Founded in 2014 by Emory University, Georgia Tech and the Metro Atlanta Chamber, the ASF celebration of local science, technology, engineering and math has brought programming to more than 200,000 people in the metro region, reaching a diverse audience of a wide variety of ages. 

Special funding from sponsors such as Delta, the Arthur M. Blank Family Foundation and others is helping ASF soar to new heights and extend some of its programming and events year-round. A chief science officer program charges student representatives from middle schools and high school to foster science communities at their schools.

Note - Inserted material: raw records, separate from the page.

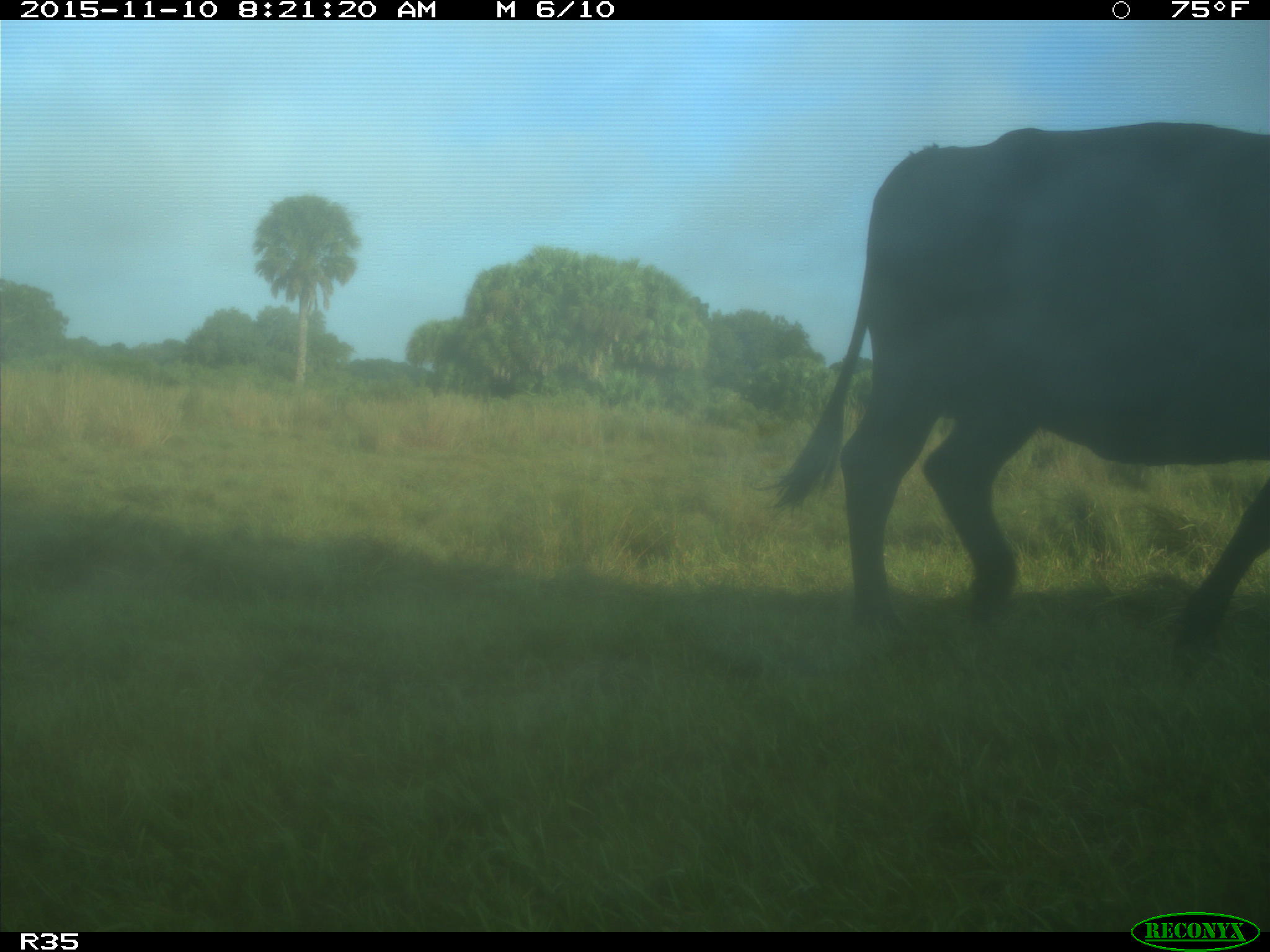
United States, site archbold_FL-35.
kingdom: Animalia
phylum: Chordata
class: Mammalia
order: Artiodactyla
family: Bovidae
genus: Bos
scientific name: Bos taurus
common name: domestic cow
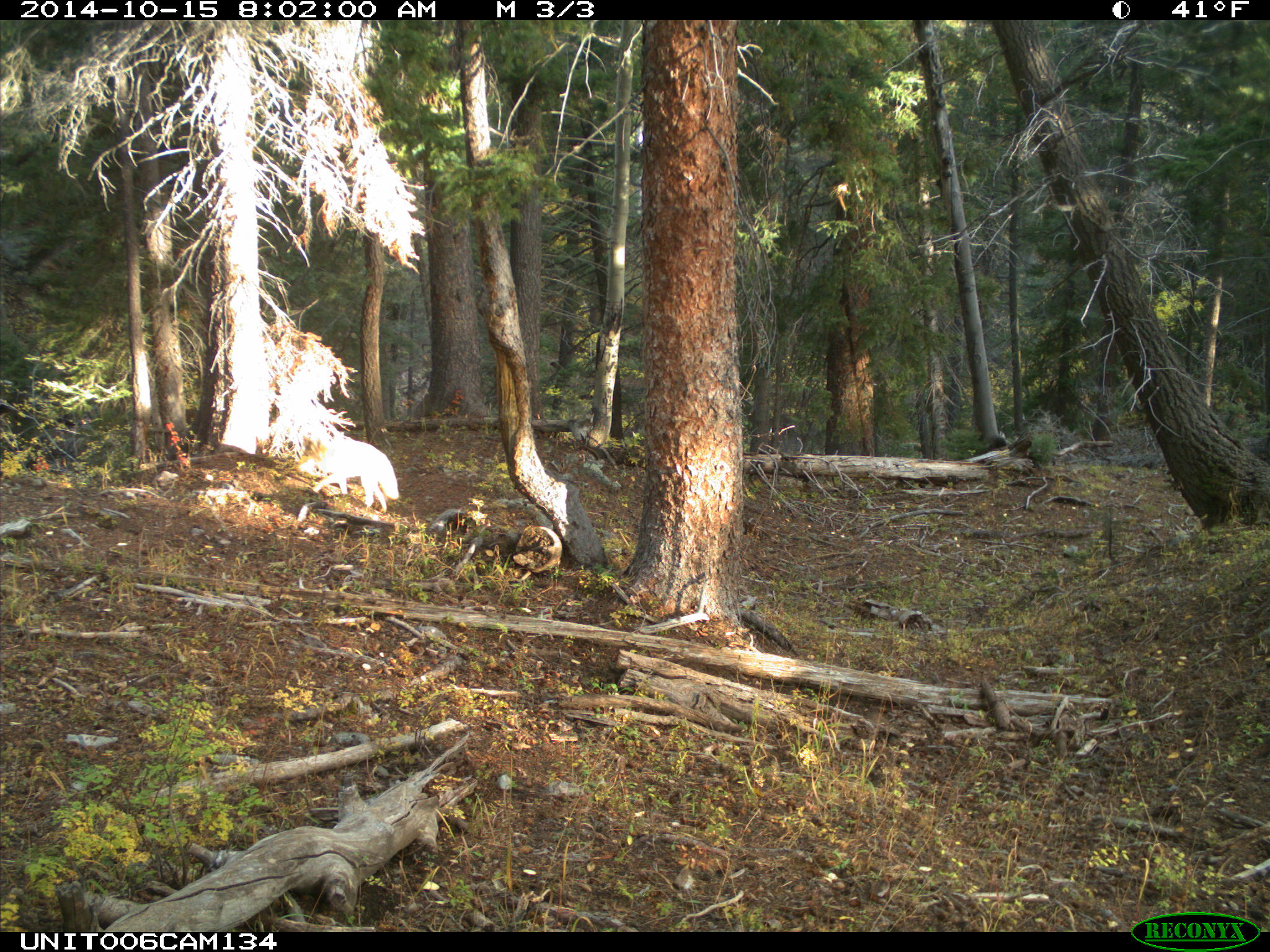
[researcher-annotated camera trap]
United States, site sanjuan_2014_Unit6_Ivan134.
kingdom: Animalia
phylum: Chordata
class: Mammalia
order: Carnivora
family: Canidae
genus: Canis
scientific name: Canis latrans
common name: coyote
Canis latrans (coyote).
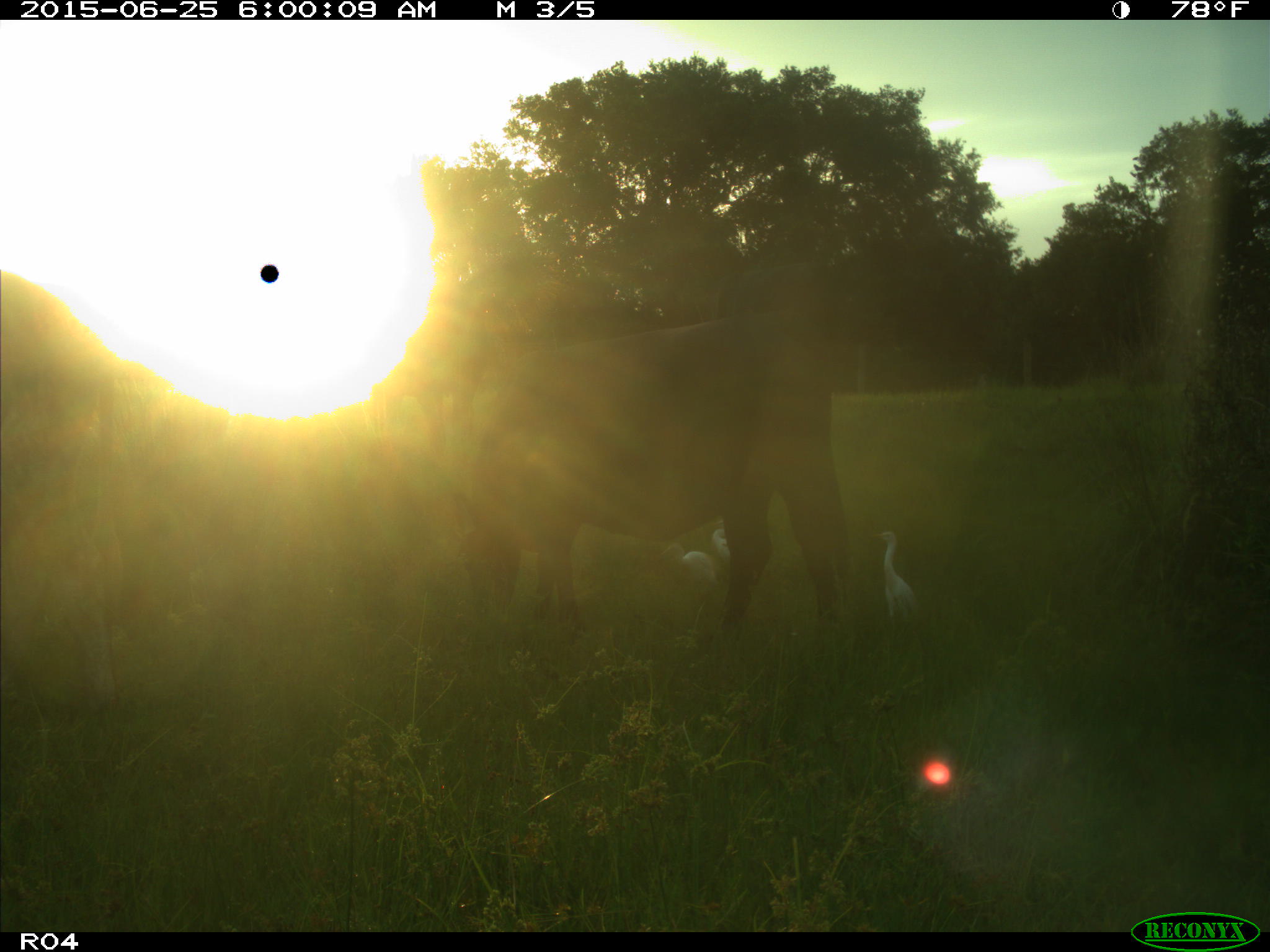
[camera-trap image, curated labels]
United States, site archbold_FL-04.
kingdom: Animalia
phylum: Chordata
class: Mammalia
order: Artiodactyla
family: Bovidae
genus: Bos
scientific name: Bos taurus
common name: domestic cow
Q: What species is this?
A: Bos taurus (domestic cow).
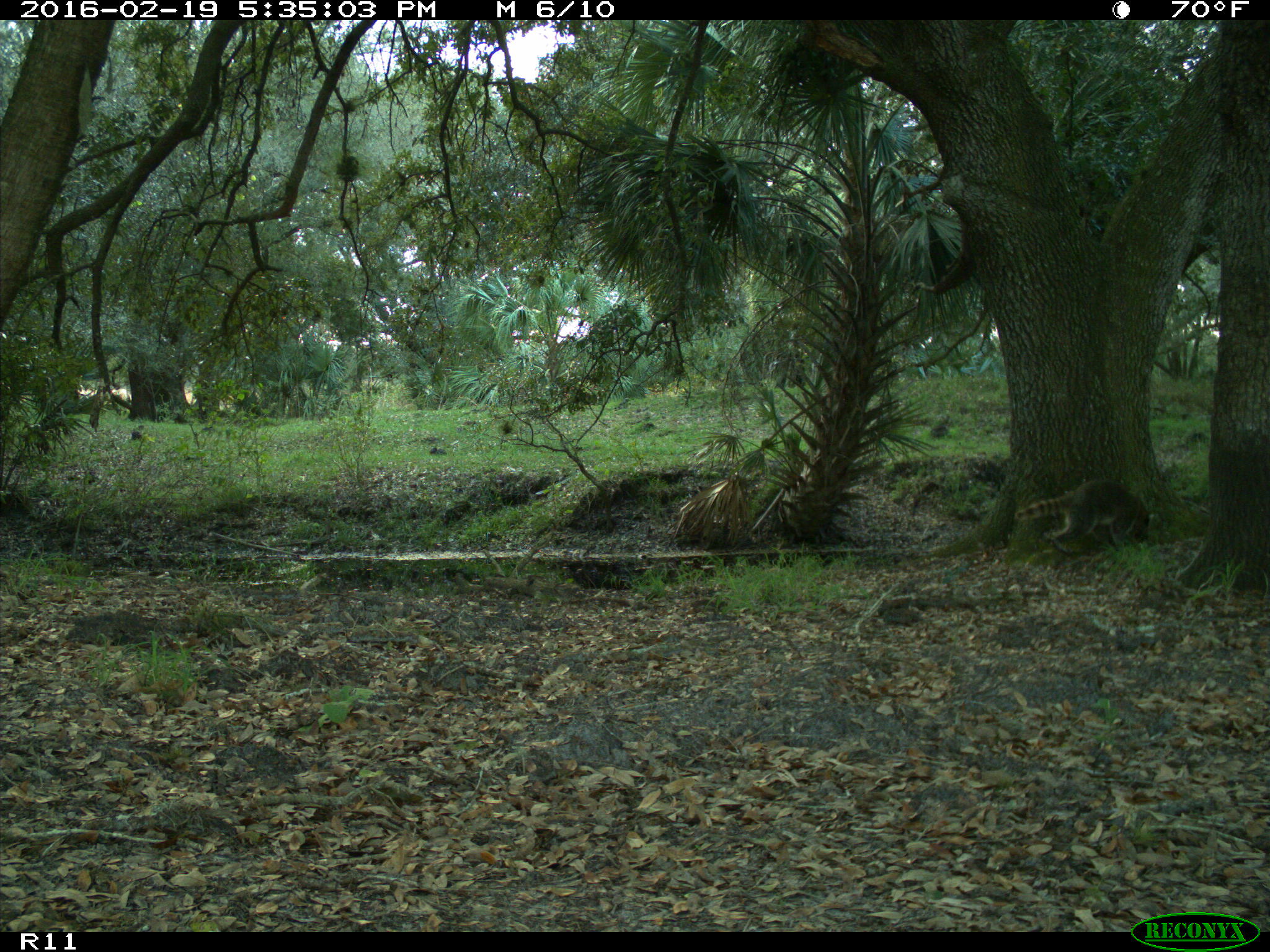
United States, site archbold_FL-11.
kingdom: Animalia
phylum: Chordata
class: Mammalia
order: Carnivora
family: Procyonidae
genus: Procyon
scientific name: Procyon lotor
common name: common raccoon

“These chief science officers, who are elected by their student bodies, receive leadership training, meet with state legislators and learn about the role of science and policy,” Salaita says. “We launched the program this year with 22 students and we plan to grow exponentially over the next three years to 200 students.”

Another program piloted this past year by the ASF is a science communication training fellowship for graduate students and post-doctoral fellows. “We’ve started with eight students who met monthly to learn about narrative in science communication, data visualization and other communication techniques,” Salaita says. “They will use their new skills to create events for the science festival and give informal talks to the general public.”

Another new component of the ASF is a year-round calendar of STEM-themed activities. “We want people to stay connected to science,” Salaita explains. “Our new events calendar is a guide for family friendly activities in the metro Atlanta area when the festival’s not happening.”